The etymological dictionary should, he said, be able to shed light on “many, many hundreds” of other such roots, although teasing out the various origins is far from easy, not least because some of the old articles detailing the origins of Arabic words are written in Latin.
Information about word origins is likely to be linked to eras of history from the pre-Islamic up to the present day.
“The process of taking words from outside Arabic has not stopped, for it has continued in Islamic times as Islam spread outside Arabia. Muslims came into contact with other cultures and religions,” said Prof Guth.
“Many terms for administrative things and agriculture are taken from other languages like Persian or Greek or even Indian [languages] because there was intensive trade from the east along the sea.”
There were, he said, many other links that led to linguistic transfer. Words therefore provide proof of lively interactions long before “globalisation” came to be used to describe today’s interconnected world.
“There’s been trading routes, caravan routes, going through the desert there have been periods of very intensive exchange in different areas,” said Prof Guth.
In many cases, the importation of words into Arabic, or the export of words from Arabic into other languages, was accompanied by the transfer of cultural practices as well.
“Each of these words is a story you can tell. It’s cultural history and that’s what makes it so fascinating for those who are working in these fields,” he said.
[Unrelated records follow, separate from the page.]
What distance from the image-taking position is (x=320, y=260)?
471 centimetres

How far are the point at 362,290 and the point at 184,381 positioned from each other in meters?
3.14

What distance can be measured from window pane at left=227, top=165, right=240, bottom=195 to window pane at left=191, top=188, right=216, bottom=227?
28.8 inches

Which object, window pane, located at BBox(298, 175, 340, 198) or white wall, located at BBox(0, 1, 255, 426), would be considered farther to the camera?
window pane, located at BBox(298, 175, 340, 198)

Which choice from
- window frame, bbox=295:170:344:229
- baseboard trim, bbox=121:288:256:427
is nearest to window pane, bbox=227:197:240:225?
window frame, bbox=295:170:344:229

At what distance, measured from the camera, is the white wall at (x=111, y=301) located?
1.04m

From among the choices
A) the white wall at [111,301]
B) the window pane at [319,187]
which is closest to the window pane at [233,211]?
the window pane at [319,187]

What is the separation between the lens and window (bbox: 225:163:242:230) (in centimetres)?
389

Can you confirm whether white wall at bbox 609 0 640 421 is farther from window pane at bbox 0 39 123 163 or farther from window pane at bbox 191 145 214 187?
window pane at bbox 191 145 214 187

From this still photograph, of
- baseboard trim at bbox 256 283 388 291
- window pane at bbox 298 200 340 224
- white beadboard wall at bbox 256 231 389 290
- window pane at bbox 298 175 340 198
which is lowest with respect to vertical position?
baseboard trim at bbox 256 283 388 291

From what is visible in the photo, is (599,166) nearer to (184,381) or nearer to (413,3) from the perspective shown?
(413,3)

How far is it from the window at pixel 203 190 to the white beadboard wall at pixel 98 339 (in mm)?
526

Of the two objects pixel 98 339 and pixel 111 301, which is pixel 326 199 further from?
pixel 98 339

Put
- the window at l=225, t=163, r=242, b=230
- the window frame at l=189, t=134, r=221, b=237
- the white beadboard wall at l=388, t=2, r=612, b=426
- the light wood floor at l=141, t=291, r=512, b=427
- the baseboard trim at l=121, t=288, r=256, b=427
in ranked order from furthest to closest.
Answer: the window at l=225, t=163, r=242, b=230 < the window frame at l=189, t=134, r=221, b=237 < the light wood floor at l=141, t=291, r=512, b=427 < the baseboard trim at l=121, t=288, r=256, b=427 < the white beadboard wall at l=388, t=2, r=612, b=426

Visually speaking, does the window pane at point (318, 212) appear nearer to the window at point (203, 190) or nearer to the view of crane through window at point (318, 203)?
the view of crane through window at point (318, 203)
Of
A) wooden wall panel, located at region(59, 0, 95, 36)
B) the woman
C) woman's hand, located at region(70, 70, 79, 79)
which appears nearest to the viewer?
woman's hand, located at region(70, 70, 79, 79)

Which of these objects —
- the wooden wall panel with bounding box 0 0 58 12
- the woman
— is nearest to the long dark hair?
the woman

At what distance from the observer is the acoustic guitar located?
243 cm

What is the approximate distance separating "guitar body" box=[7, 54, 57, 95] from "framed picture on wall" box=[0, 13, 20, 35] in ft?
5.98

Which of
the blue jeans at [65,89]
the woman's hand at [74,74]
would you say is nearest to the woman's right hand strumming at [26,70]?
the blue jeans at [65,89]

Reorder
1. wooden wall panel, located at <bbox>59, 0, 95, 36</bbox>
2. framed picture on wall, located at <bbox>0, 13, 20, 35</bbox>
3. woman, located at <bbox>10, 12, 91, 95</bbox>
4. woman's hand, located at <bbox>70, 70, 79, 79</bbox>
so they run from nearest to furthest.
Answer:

For Prof Guth, who is from Germany, the development of the dictionary represents a major step in a decades-long fascination with Arabic that started when he was a teenager in the 1970s.
Originally, his interest was in hieroglyphics from Egypt, before he began to read books on Arabic grammar. He perfected his skills in Arabic while living in Egypt and Lebanon.
EtymArab was launched more than two years ago and, so far, the database has only been open to a limited number of scholars but once technical issues are overcome, it is likely to be made available to researchers worldwide.
Drawing comparison with efforts to produce something similarly exhaustive for the English language, Prof Guth believes the project could outlive him, and indeed the rest of us.
“This is a huge thing that we will be able to initiate and maybe work on for the next 20 or 30 years, if God gives me that lifespan,” he said.
“After that it will continue ... if you think about the Oxford English Dictionary, they started what we are starting now but it took more than 150 years before they produced what you can find online now or in big libraries with 20-volume editions.”